- **CONSIGNE A**
Répondez à ces questions sur le passage consacré à l’esprit missionnaire salésien :
(i) Quel nom Paul VI a-t-il donné, d’après le passage ?
(ii) Dans quel ouvrage le P. Ceria a-t-il voulu documenter les deux orientations de l’esprit missionnaire ?
(iii) Comment la paroisse se présente-t-elle alors ?
- **CONSIGNE B**
Traduisez en anglais, s’il vous plaît, cette phrase du passage consacré à l’esprit missionnaire salésien : « Il pense donc à ceux qui ont besoin de la lumière et de la grâce du Christ; il ne se contente pas de soigner ceux qui « sont déjà là »; mais il va vers les frontières sociales et religieuses. »
- **CONSIGNE C**
Mettez à jour le passage consacré à l’esprit missionnaire salésien entre "lointains, oubliés, abandonnés, émigrés." et "la première évangélisation.", inclus, en remplaçant "l’école" par "le lycée".

Le souci missionnaire devint ainsi
un trait caractéristique de tout salésien, parce qu’à la racine même de l’esprit
salésien. Il n’est donc pas un surcroît pour quelques uns, mais comme le cœur
de la charité pastorale, le don qui caractérise la vocation de tous.
Où qu’il se trouve, chacun considère
que « notre science la plus éminente est de connaître Jésus-Christ, et
notre joie la plus profonde est de révéler à tous les insondables richesses
de son mystère » [11] . Il pense donc à ceux qui ont besoin
de la lumière et de la grâce du Christ; il ne se contente pas de soigner
ceux qui « sont déjà là »; mais il va vers les frontières
sociales et religieuses.
Ce n’est pas par hasard que Paul
VI nous a appelés « missionnaires des jeunes »: catéchistes
pour certains et porteurs d’une première annonce pour beaucoup d’autres;
éducateurs dans les institutions, mais aussi itinérants dans le vaste champ
des situations des jeunes non encore rejointes par ces institutions.
Dans les mêmes expéditions missionnaires
Don Bosco a uni ces deux orientations de l’esprit missionnaire. Le P. Ceria
a voulu le documenter dans les Annales: « Il se préoccupait
fortement, a-t-il écrit, de la situation des Italiens qui en un très grand
nombre toujours croissant vivaient dans la dispersion […]. Exilés volontaires
dans l’espoir de faire fortune, sans écoles pour leurs enfants, loin de toute
possibilité de pratiquer la religion à cause de la distance ou faute de bons
prêtres parlant leur langue, ils risquaient de former des masses populaires
sans foi ni loi » [12]
. Le projet missionnaire comprenait aussi « les chrétiens »
lointains, oubliés, abandonnés, émigrés.
Ces derniers temps, on a parlé
de « terres de mission » -
ce n’était pas par simple goût des images - à propos des contextes marqués par une tradition chrétienne. La paroisse
se présente alors comme une « communauté missionnaire », et l’école,
comme un « milieu de mission ». Sans nier les distinctions techniques,
il est évident que chacune de nos communautés se trouve aujourd’hui également
sur des fronts qui ressemblent très fort à ceux de la première évangélisation.

- **EXTRAITS DE DONNÉES**
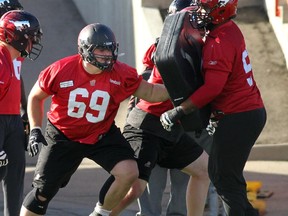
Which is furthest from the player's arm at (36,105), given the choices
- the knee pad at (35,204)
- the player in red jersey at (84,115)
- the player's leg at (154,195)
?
the player's leg at (154,195)

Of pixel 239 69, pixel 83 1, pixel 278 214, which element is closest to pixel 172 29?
pixel 239 69

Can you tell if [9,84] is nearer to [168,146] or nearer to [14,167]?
[14,167]

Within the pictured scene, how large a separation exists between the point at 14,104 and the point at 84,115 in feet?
2.09

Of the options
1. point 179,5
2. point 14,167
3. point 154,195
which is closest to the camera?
point 14,167

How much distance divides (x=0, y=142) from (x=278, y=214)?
2938 millimetres

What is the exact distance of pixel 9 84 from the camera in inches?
304

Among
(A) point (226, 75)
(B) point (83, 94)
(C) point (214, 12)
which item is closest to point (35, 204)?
(B) point (83, 94)

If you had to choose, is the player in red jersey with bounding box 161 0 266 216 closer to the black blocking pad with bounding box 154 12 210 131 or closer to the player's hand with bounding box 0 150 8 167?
the black blocking pad with bounding box 154 12 210 131

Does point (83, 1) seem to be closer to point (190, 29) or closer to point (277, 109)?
point (277, 109)

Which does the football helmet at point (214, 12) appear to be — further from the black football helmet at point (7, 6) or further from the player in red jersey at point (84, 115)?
the black football helmet at point (7, 6)

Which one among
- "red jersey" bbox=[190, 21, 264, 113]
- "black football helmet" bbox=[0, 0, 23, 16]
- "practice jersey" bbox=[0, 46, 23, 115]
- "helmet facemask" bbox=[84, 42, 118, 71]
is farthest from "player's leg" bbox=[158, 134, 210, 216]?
"black football helmet" bbox=[0, 0, 23, 16]

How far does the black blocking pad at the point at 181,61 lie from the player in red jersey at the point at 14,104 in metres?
1.19

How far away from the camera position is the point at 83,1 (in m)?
16.3

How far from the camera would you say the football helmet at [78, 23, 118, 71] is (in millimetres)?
7574
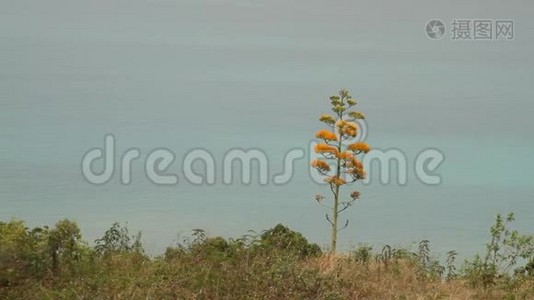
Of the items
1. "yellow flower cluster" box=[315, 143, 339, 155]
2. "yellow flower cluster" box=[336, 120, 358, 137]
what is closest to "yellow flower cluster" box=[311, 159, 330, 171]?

- **RÉPONSE A**
(i) « missionnaires des jeunes »
(ii) Dans les Annales
(iii) Comme une « communauté missionnaire »

- **RÉPONSE B**
He therefore thinks of those who need the light and grace of Christ; he is not content to care for those who "are already there"; rather, he goes out toward the social and religious frontiers.

- **RÉPONSE C**
lointains, oubliés, abandonnés, émigrés.
Ces derniers temps, on a parlé
de « terres de mission » -
ce n’était pas par simple goût des images - à propos des contextes marqués par une tradition chrétienne. La paroisse
se présente alors comme une « communauté missionnaire », et le lycée,
comme un « milieu de mission ». Sans nier les distinctions techniques,
il est évident que chacune de nos communautés se trouve aujourd’hui également
sur des fronts qui ressemblent très fort à ceux de la première évangélisation.